(Captioned web images)
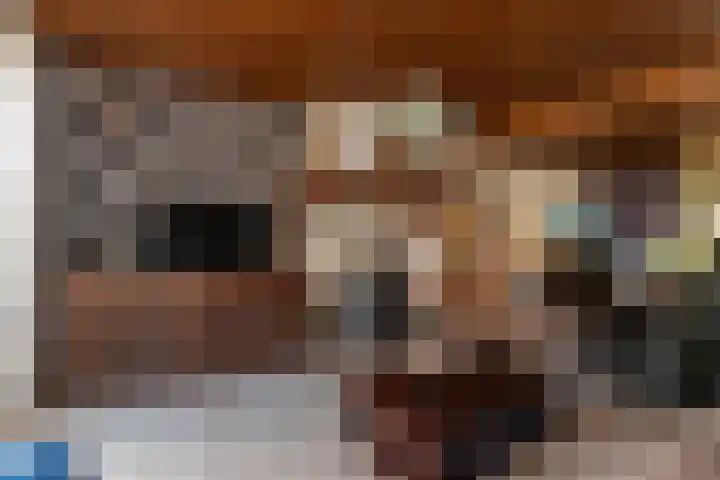 Enterveenweg 6 Rijssen thumbnail 12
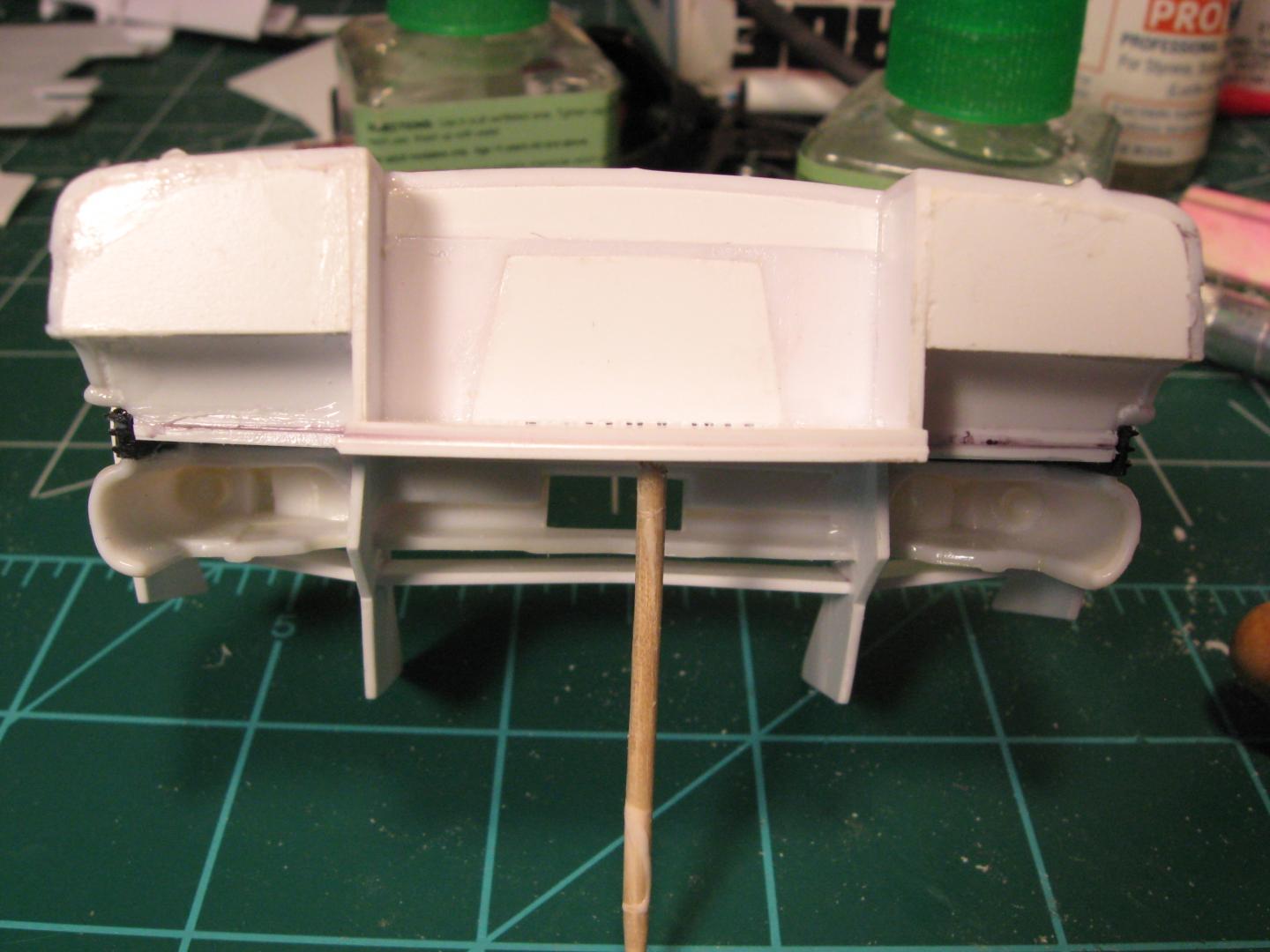 gigahorse_010.thumb.JPG.08e9fb843282b344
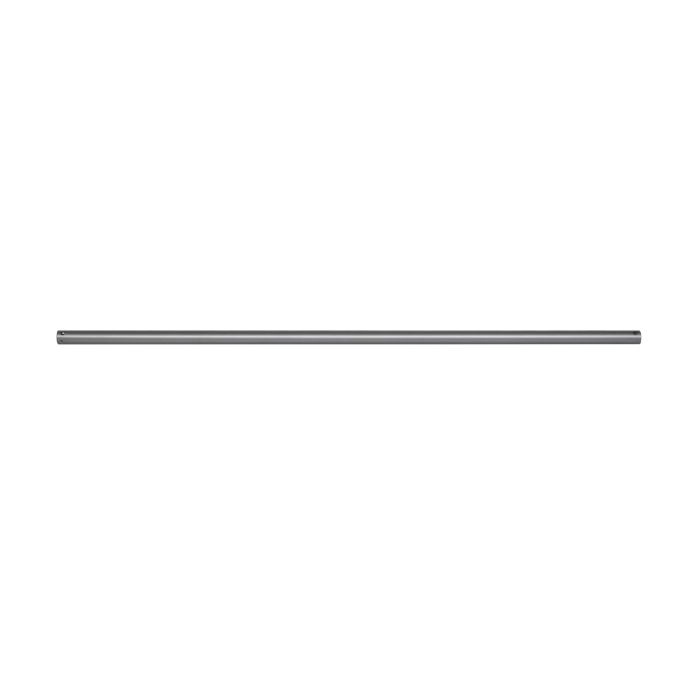 Bondi 900mm Titanium Fan Extension Rod - 204744
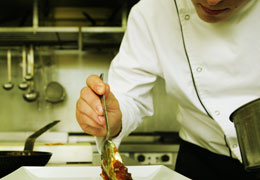 how to charge for a catering job how to charge for a catering job
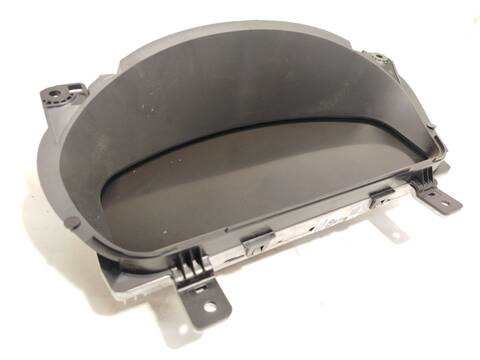 Cuadro de Instrumentos Ford Kuga 2.5 DURATEC PLUG-IN-HYBRID 152CV 112KW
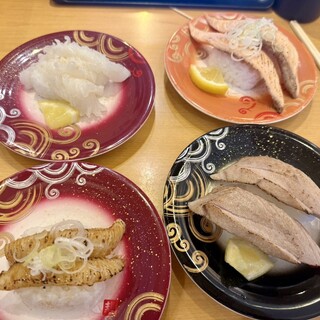 回転寿し トリトン_1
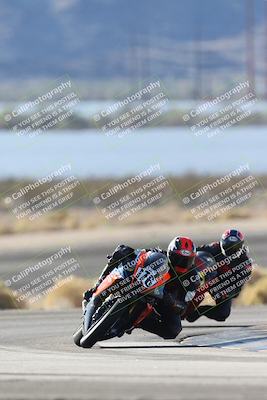 media/Dec-05-2025-CVMA Friday Practice (Fri) [[303bad9a84]]/2-Racer 2/Session 2 (Turn 14)/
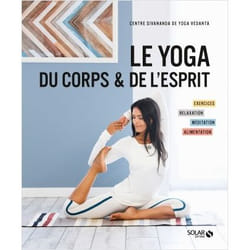 ISBN 9782263159176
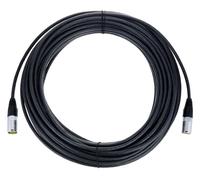 Sommer Cable P7NE-3000-SW
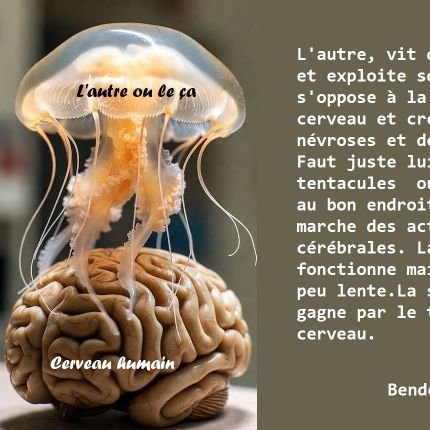 johnDugano's profile picture. The world has changed, and have I. Le monde a changé et moi aussi. J.Reacher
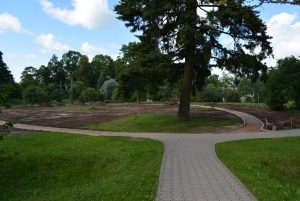 Autors: Lizuma pagasts (facebook.com)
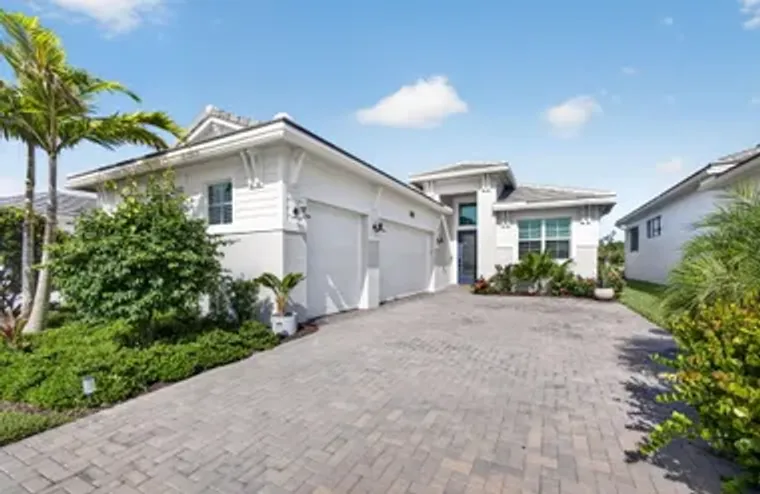 5469 HUTCHINSON WAY, WESTLAKE, FL, 33470, Westlake, FL 33470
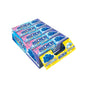 Hi-Chew Blue Raspberry Candy 15-1.7Oz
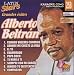 Karaoke: Alberto Beltran - Latin Stars Karaoke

Action item: Pull the text of every record above and copy it unchanged, without the pictures.

Finished task:
 Enterveenweg 6 Rijssen thumbnail 12
 gigahorse_010.thumb.JPG.08e9fb843282b344
 Bondi 900mm Titanium Fan Extension Rod - 204744
 how to charge for a catering job how to charge for a catering job
 Cuadro de Instrumentos Ford Kuga 2.5 DURATEC PLUG-IN-HYBRID 152CV 112KW
 回転寿し トリトン_1
 media/Dec-05-2025-CVMA Friday Practice (Fri) [[303bad9a84]]/2-Racer 2/Session 2 (Turn 14)/
 ISBN 9782263159176
 Sommer Cable P7NE-3000-SW
 johnDugano's profile picture. The world has changed, and have I. Le monde a changé et moi aussi. J.Reacher
 Autors: Lizuma pagasts (facebook.com)
 5469 HUTCHINSON WAY, WESTLAKE, FL, 33470, Westlake, FL 33470
 Hi-Chew Blue Raspberry Candy 15-1.7Oz
 Karaoke: Alberto Beltran - Latin Stars Karaoke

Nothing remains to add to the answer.